TASK DESCRIPTION:
Copy out the listing below word for word, starting with the line that contains "How big is the" and going on through the line that contains "1.95 metres", with both of those lines included.
start THE RECORDS
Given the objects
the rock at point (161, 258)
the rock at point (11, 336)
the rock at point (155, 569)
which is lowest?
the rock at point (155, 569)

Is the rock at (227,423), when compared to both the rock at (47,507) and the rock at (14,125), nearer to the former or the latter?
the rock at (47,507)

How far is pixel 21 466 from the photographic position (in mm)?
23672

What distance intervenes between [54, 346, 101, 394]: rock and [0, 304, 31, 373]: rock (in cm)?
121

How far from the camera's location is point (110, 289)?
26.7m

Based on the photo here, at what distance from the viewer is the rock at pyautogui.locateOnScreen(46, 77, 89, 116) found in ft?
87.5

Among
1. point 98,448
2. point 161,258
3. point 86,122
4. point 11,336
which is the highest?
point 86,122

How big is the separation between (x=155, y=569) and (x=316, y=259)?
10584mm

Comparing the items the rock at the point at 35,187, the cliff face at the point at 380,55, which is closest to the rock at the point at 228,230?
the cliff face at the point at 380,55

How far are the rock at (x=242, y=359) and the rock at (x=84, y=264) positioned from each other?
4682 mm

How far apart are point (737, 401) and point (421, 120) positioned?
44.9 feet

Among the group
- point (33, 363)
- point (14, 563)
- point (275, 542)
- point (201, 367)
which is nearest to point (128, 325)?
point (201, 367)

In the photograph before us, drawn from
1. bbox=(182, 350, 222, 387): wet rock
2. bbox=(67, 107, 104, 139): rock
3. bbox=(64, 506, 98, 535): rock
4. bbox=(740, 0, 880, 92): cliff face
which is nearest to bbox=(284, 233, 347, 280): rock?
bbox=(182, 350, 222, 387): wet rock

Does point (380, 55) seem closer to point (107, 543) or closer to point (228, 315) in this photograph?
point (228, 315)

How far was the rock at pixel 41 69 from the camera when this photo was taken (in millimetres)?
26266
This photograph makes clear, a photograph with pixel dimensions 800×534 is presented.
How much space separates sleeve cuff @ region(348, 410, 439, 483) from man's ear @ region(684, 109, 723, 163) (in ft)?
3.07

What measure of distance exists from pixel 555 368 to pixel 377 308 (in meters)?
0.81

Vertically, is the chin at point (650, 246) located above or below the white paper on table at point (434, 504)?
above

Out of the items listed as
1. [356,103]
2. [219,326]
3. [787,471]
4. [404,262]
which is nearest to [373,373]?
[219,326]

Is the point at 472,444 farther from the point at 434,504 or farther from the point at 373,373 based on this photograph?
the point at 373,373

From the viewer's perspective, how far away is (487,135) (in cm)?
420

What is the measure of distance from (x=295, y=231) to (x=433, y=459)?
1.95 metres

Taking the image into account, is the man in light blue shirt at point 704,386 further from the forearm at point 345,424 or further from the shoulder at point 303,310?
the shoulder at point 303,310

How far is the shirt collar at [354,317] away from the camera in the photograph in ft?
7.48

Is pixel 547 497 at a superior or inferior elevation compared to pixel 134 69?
end THE RECORDS
THE ANSWER:
How big is the separation between (x=155, y=569) and (x=316, y=259)?
10584mm

Comparing the items the rock at the point at 35,187, the cliff face at the point at 380,55, which is closest to the rock at the point at 228,230?
the cliff face at the point at 380,55

How far are the rock at (x=242, y=359) and the rock at (x=84, y=264) positioned from each other?
4682 mm

How far apart are point (737, 401) and point (421, 120) positioned?
44.9 feet

Among the group
- point (33, 363)
- point (14, 563)
- point (275, 542)
- point (201, 367)
which is nearest to point (128, 325)?
point (201, 367)

In the photograph before us, drawn from
1. bbox=(182, 350, 222, 387): wet rock
2. bbox=(67, 107, 104, 139): rock
3. bbox=(64, 506, 98, 535): rock
4. bbox=(740, 0, 880, 92): cliff face
which is nearest to bbox=(284, 233, 347, 280): rock?
bbox=(182, 350, 222, 387): wet rock

Does point (380, 55) seem closer to point (107, 543) or closer to point (228, 315) in this photograph?
point (228, 315)

How far was the rock at pixel 41 69 from the camera when this photo was taken (in millimetres)?
26266
This photograph makes clear, a photograph with pixel dimensions 800×534 is presented.
How much space separates sleeve cuff @ region(348, 410, 439, 483) from man's ear @ region(684, 109, 723, 163) (in ft)?
3.07

What measure of distance exists from pixel 555 368 to pixel 377 308 (in meters)?
0.81

Vertically, is the chin at point (650, 246) located above or below the white paper on table at point (434, 504)?
above

Out of the items listed as
1. [356,103]
2. [219,326]
3. [787,471]
4. [404,262]
which is nearest to [373,373]?
[219,326]

Is the point at 472,444 farther from the point at 434,504 or farther from the point at 373,373 based on this photograph?
the point at 373,373

From the viewer's perspective, how far away is (487,135) (in cm)?
420

What is the measure of distance from (x=295, y=231) to (x=433, y=459)?
1.95 metres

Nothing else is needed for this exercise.